According to the Consumer Product Safety Commission, more than 13,700 kids, ages 5-18 years old, were treated in hospitals and doctors’ offices for injuries related to backpacks.
Dr. Kathryn McCarthy of Arkansas Specialty Orthopaedics, who subspecializes in orthopaedic surgery of the spine, offers the following safety tips to help eliminate pain and discomfort due to backpacks:
- Always use both shoulder straps to keep the weight of the backpack better distributed.
- Tighten the straps and use waist strap if the bag has one.
- Remove or organize items if too heavy and place biggest items closest to the back.
- Lift properly and bend at the knees to pick up a backpack.
- Carry only those items that are required for the day; leave books at home or school, if possible.

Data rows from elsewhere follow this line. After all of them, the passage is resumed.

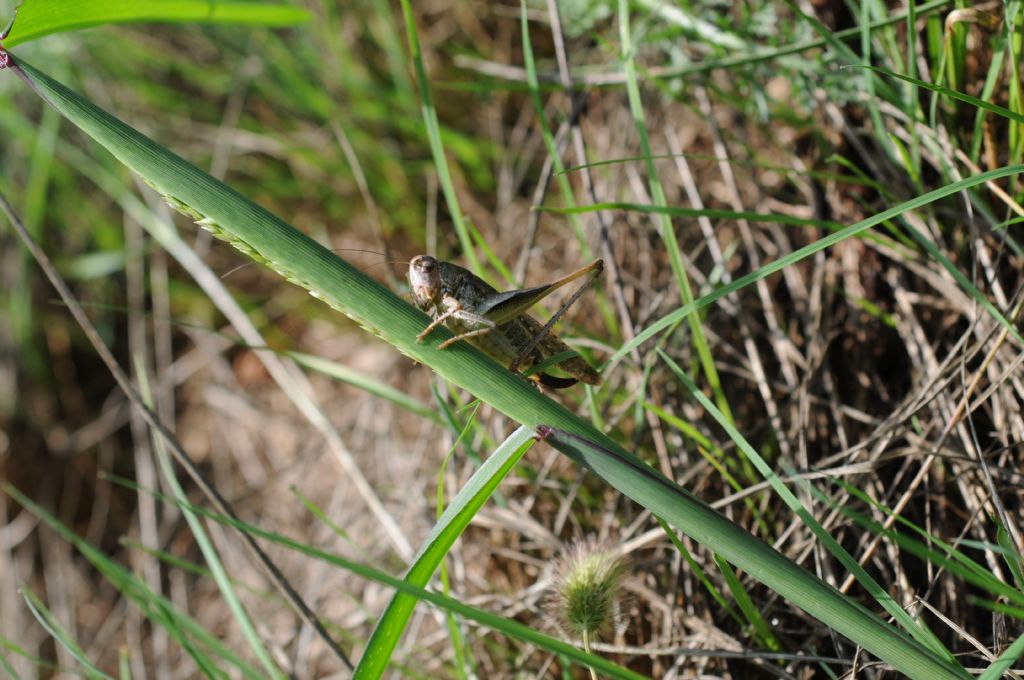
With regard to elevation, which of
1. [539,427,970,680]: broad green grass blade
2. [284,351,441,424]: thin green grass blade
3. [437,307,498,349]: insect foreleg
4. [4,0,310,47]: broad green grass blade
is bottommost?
[539,427,970,680]: broad green grass blade

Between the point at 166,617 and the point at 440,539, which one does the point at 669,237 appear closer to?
the point at 440,539

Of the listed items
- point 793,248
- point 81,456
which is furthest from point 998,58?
point 81,456

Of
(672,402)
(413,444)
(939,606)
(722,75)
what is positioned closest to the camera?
(939,606)

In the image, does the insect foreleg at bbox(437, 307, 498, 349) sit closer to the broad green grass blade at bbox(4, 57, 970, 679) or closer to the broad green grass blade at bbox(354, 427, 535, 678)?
the broad green grass blade at bbox(4, 57, 970, 679)

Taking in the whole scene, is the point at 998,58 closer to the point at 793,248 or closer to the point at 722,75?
the point at 793,248

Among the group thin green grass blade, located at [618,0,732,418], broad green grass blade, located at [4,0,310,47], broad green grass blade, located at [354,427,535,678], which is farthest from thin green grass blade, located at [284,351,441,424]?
broad green grass blade, located at [354,427,535,678]

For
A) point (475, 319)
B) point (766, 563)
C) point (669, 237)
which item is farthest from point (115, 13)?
point (766, 563)
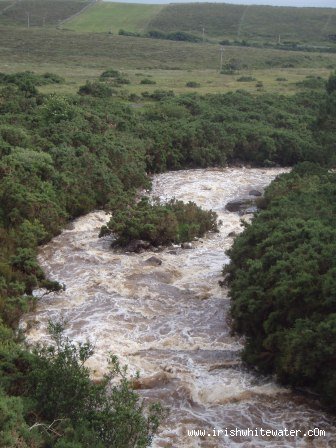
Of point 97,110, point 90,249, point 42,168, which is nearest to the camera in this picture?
point 90,249

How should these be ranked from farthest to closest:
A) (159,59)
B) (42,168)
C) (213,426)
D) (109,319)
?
(159,59) < (42,168) < (109,319) < (213,426)

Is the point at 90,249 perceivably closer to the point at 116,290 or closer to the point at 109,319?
the point at 116,290

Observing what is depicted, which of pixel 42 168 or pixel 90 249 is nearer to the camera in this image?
pixel 90 249

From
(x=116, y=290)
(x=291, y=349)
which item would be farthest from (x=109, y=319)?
(x=291, y=349)

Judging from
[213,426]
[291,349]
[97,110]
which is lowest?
[213,426]

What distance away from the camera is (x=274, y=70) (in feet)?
226

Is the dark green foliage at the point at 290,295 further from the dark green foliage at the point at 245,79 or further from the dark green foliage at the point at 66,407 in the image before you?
the dark green foliage at the point at 245,79

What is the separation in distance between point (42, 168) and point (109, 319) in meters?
10.3

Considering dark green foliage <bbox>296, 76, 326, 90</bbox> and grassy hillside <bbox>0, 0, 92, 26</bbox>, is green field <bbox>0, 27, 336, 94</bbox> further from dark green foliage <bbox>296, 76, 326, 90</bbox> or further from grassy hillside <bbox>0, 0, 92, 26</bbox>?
grassy hillside <bbox>0, 0, 92, 26</bbox>

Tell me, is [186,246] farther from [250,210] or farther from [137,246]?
[250,210]

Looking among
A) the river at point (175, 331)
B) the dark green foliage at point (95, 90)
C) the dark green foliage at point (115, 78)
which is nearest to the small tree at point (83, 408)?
the river at point (175, 331)

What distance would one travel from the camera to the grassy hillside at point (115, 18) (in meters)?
101

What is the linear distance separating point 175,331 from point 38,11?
10372 cm

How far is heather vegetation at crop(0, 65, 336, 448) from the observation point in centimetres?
1120
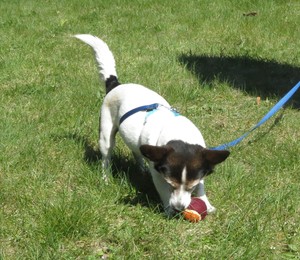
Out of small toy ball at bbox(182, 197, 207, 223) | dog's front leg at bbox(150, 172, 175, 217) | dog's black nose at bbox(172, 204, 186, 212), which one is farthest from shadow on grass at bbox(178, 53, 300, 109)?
dog's black nose at bbox(172, 204, 186, 212)

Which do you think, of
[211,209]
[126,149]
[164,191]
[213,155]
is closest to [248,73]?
[126,149]

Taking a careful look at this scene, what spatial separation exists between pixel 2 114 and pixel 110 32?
13.4 ft

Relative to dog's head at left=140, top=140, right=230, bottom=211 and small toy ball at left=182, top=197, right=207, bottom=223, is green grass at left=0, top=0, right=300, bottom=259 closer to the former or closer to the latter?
small toy ball at left=182, top=197, right=207, bottom=223

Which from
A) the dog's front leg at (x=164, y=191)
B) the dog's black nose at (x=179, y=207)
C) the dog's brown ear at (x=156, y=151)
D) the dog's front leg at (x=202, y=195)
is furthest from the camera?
the dog's front leg at (x=202, y=195)

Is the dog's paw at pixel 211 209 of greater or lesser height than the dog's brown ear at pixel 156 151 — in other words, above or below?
below

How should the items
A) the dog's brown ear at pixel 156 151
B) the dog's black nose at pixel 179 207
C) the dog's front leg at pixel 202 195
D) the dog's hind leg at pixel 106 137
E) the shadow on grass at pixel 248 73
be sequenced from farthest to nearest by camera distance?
the shadow on grass at pixel 248 73
the dog's hind leg at pixel 106 137
the dog's front leg at pixel 202 195
the dog's black nose at pixel 179 207
the dog's brown ear at pixel 156 151

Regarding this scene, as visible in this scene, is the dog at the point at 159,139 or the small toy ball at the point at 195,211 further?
the small toy ball at the point at 195,211

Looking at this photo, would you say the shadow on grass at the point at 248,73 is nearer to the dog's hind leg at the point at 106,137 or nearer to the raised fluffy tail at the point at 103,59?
the raised fluffy tail at the point at 103,59

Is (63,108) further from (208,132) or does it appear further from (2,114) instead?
(208,132)

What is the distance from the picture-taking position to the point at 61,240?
3.68 meters

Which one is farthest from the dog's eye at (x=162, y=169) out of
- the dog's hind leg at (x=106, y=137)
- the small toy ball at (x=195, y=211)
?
the dog's hind leg at (x=106, y=137)

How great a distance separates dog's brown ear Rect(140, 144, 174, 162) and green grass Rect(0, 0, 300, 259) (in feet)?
1.94

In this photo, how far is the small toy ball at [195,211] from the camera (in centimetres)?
384

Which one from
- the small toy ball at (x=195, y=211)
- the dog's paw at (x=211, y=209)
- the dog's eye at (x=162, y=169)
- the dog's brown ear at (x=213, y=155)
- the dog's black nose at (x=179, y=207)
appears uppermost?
the dog's brown ear at (x=213, y=155)
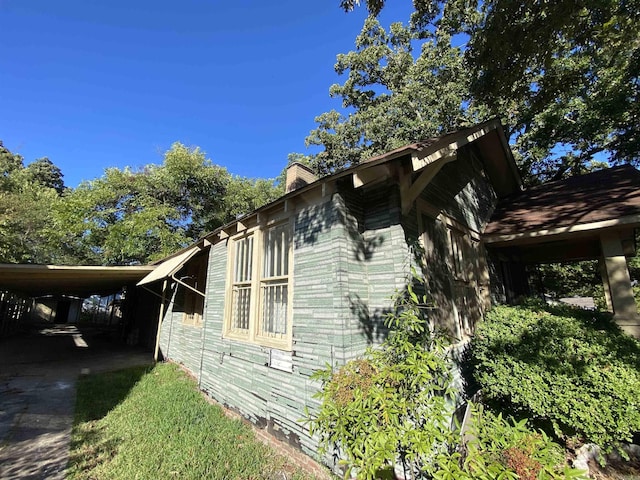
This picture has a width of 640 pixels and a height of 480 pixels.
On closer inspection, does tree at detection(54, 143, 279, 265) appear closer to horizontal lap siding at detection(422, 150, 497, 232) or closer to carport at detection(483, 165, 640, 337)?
horizontal lap siding at detection(422, 150, 497, 232)

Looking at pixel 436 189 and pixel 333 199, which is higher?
pixel 436 189

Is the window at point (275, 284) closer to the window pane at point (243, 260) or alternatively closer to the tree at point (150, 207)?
the window pane at point (243, 260)

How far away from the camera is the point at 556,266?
708 inches

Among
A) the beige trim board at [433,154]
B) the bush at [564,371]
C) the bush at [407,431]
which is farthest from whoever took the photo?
the beige trim board at [433,154]

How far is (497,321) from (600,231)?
9.82 ft

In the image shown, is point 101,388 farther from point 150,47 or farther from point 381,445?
point 150,47

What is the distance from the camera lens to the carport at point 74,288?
8.41 meters

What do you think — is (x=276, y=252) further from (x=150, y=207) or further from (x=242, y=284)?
(x=150, y=207)

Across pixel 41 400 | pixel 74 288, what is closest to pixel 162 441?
pixel 41 400

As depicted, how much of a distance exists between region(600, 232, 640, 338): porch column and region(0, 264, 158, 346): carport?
1316 cm

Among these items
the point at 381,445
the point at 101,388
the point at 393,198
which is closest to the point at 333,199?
the point at 393,198

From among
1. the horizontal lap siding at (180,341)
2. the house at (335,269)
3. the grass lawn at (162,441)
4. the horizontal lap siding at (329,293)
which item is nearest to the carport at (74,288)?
the horizontal lap siding at (180,341)

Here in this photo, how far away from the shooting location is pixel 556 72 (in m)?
10.5

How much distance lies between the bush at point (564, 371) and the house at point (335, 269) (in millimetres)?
786
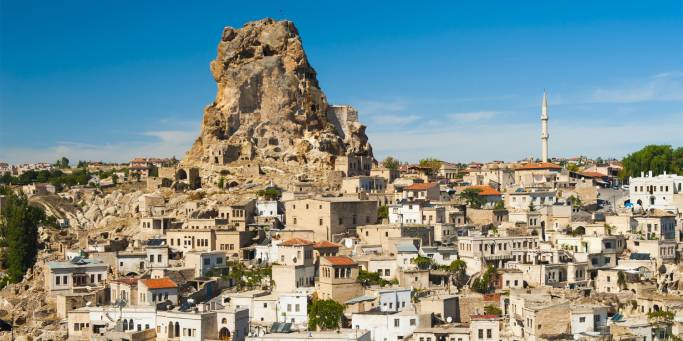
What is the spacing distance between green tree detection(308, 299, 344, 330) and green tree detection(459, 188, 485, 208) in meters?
24.4

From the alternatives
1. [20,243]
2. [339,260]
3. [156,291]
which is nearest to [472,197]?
[339,260]

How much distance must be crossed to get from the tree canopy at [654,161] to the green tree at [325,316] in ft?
157

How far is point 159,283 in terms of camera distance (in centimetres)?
4434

Parents also can help with backpack-related pain:
- Encourage your child or teenager to tell you about pain or discomfort that may be caused by a heavy backpack, like numbness or tingling in the arms or legs.
- Purchase a backpack appropriate for the size of your child and look for any changes in your child’s posture when he or she wears the backpack.
- Watch your child put on or take off the backpack to see if it is a struggle. Do not ignore red marks on the shoulders if your child or teenager expresses discomfort.
- Talk to the school about lightening the load. Keep the load under 10-15 percent of the child’s bodyweight.
- Be sure the school allows students to stop at their lockers throughout the day.
Teachers can help by following these tips:
- When planning lessons, take into consideration ways to lighten a child’s backpack load.
- Allow enough time for kids to stop by their lockers to drop off books.